> [Task material]:

= = = =

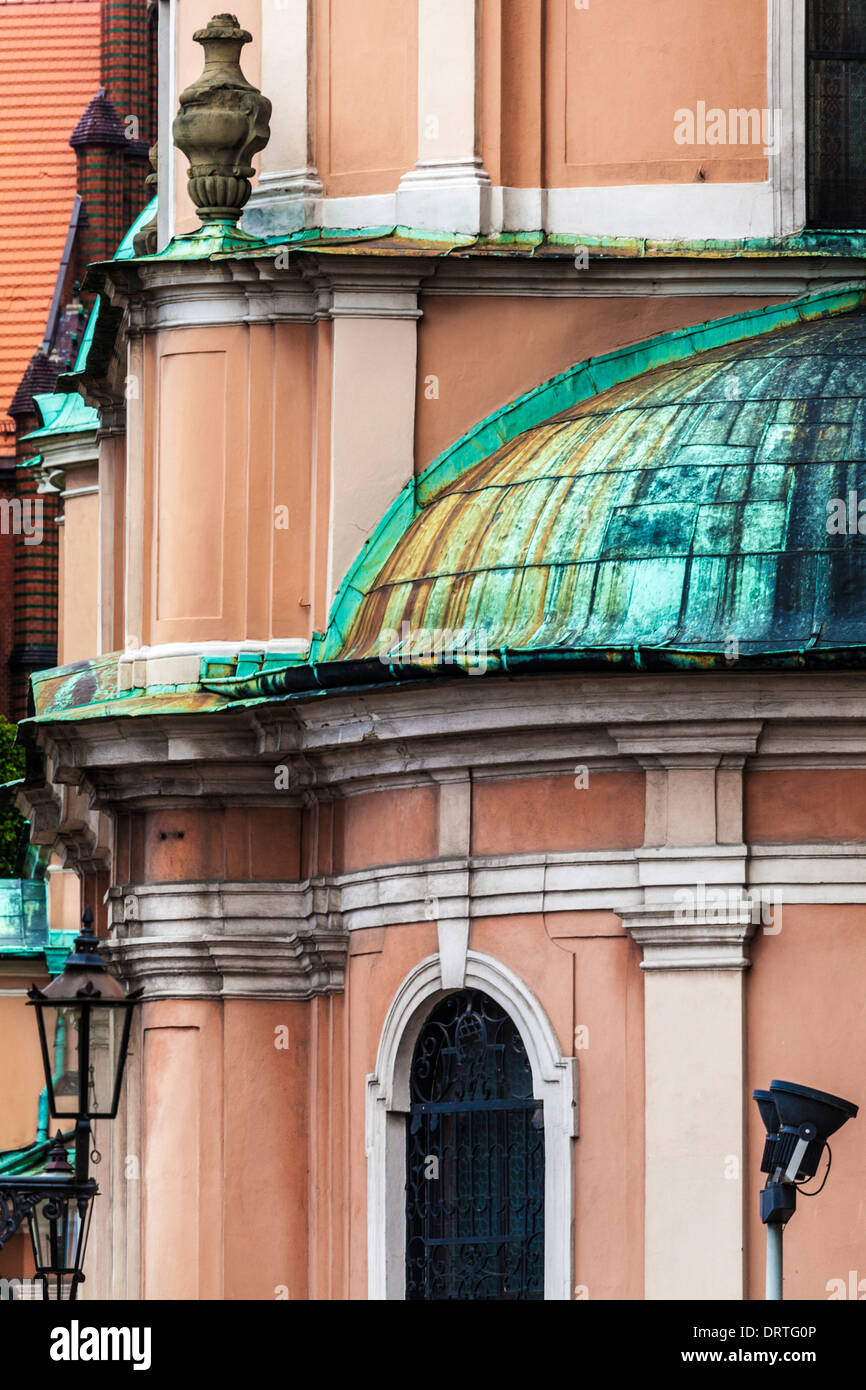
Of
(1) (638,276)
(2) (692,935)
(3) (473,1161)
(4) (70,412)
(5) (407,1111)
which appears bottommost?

= = = =

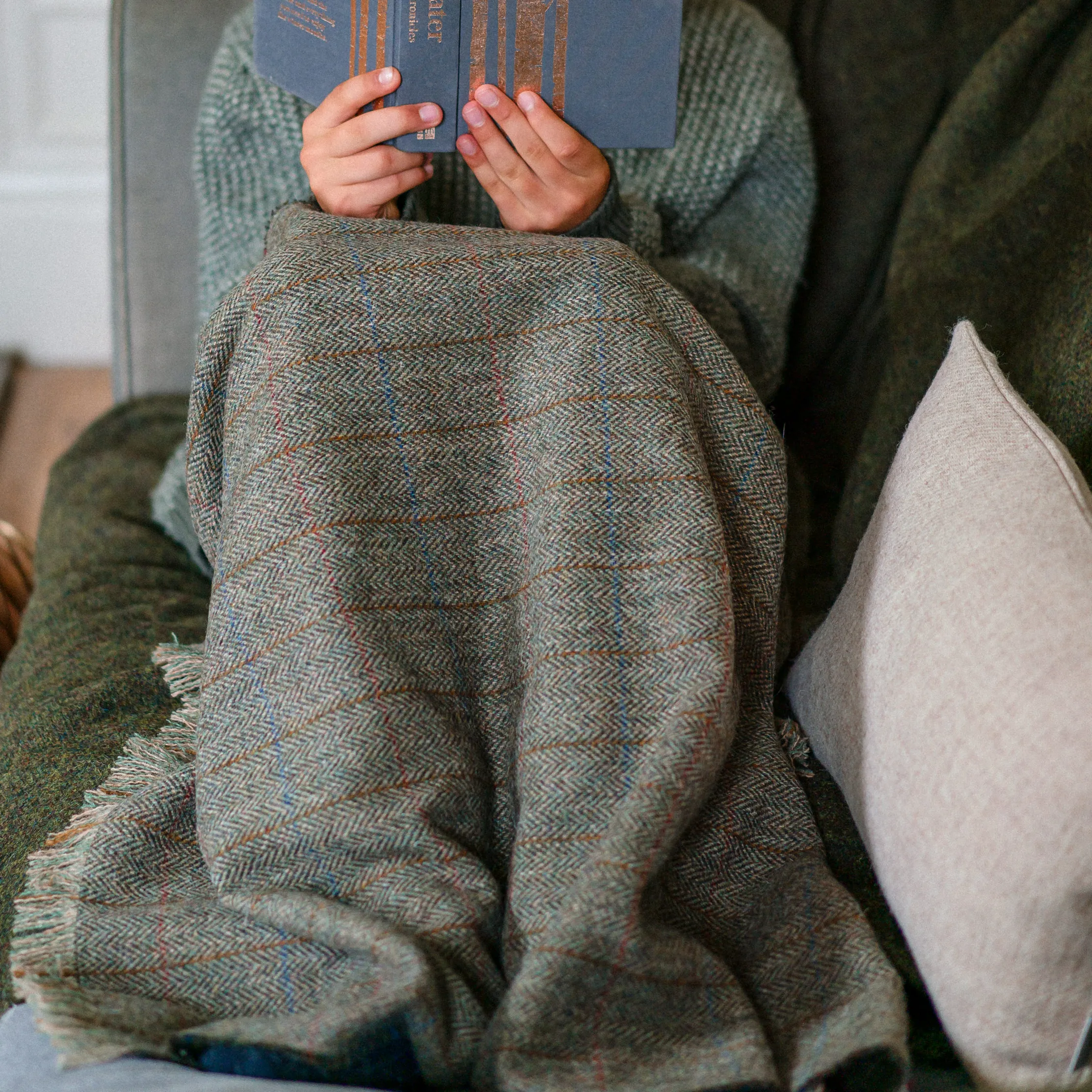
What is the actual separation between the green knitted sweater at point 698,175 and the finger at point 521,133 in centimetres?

= = = =

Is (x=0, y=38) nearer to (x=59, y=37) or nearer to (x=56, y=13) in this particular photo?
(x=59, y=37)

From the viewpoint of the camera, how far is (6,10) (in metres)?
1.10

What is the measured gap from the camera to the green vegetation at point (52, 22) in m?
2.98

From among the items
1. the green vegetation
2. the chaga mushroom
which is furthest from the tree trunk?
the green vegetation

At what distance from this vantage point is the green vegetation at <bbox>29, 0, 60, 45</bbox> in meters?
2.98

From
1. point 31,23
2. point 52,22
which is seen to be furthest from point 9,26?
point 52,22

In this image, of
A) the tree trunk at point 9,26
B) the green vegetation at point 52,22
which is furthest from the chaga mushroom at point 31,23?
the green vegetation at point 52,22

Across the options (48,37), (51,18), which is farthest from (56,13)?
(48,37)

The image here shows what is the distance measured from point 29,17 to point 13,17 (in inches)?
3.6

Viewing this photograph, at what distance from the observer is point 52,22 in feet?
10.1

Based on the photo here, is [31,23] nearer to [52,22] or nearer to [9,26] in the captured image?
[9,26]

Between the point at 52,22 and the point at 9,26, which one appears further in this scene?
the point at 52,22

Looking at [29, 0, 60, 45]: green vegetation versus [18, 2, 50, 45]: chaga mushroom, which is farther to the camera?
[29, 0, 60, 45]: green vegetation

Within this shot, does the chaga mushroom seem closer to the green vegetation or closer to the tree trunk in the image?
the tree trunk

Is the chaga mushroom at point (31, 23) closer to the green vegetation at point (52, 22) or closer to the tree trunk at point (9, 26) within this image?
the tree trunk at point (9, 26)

= = = =

> [Exercise objective]: List each line of the data above that contains the string "image". Case counts, so only an exact case match qualifies.

> [Exercise response]:
In this image, of
The image here shows what is the distance measured from point 29,17 to point 13,17 (in inches)?
Based on the photo here, is [31,23] nearer to [52,22] or nearer to [9,26] in the captured image?
Within this shot, does the chaga mushroom seem closer to the green vegetation or closer to the tree trunk in the image?
Is the chaga mushroom at point (31, 23) closer to the green vegetation at point (52, 22) or closer to the tree trunk at point (9, 26) within this image?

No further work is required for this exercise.